┌──
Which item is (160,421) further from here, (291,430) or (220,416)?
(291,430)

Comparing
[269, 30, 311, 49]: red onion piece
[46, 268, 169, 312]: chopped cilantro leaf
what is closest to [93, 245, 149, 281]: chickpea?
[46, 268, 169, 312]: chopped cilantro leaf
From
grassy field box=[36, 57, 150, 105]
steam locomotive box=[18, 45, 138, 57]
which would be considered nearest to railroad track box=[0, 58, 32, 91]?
└──
┌──
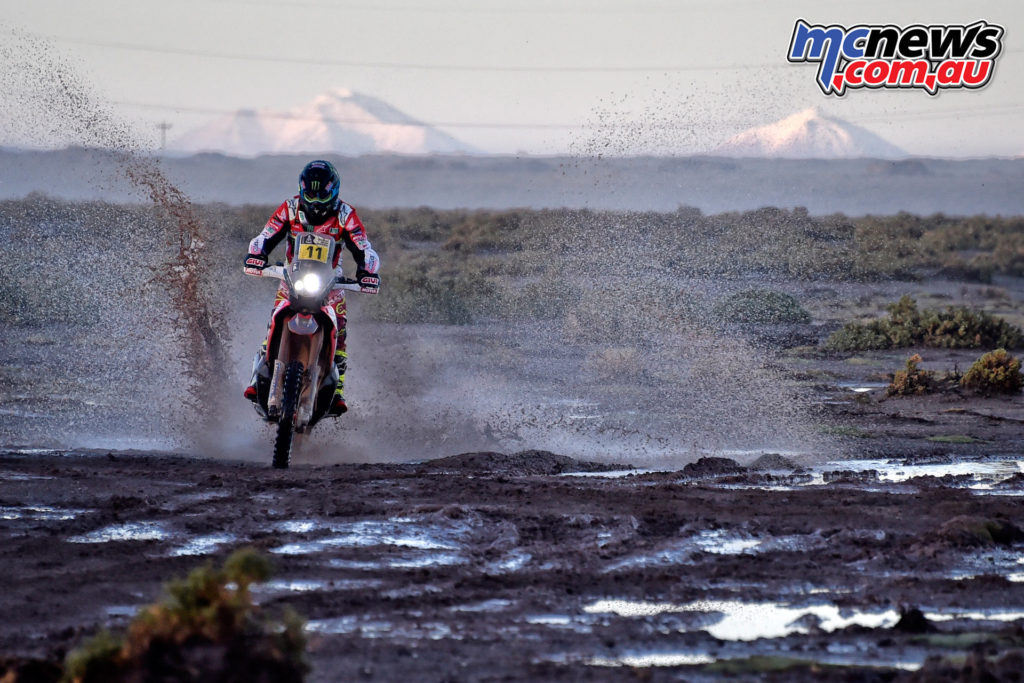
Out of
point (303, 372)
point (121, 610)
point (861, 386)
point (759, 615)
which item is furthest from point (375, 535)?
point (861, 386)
└──
┌──
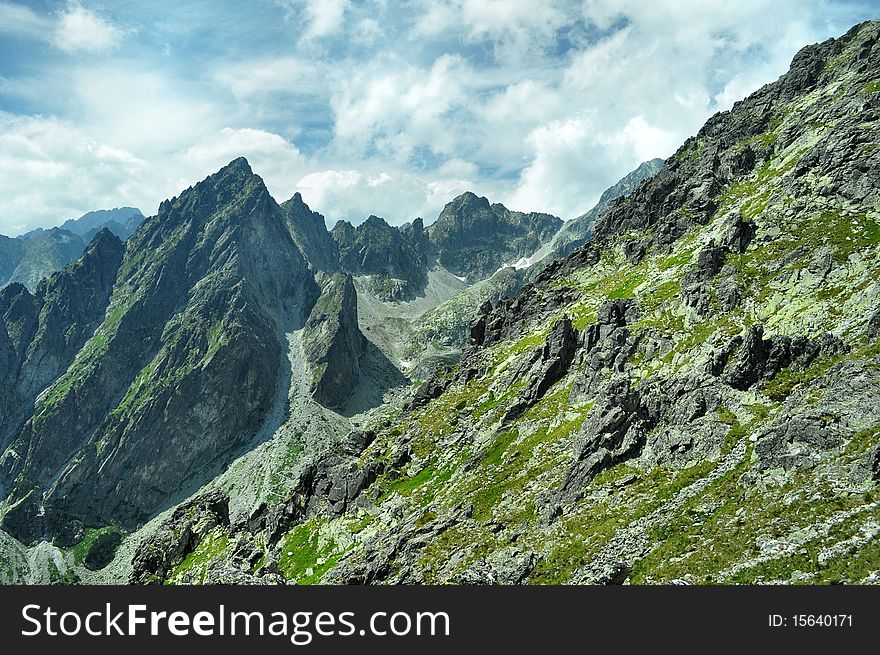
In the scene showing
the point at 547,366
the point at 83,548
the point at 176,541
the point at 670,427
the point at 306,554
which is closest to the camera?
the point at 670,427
└──
_GOAL_.
Return every line of the records above that contains the word "item", treating uppercase and lowercase letters as distinct.

_WRITTEN SOLUTION_.
Which item is (160,421) further from here, (291,430) or (220,416)?
which item is furthest from point (375, 535)?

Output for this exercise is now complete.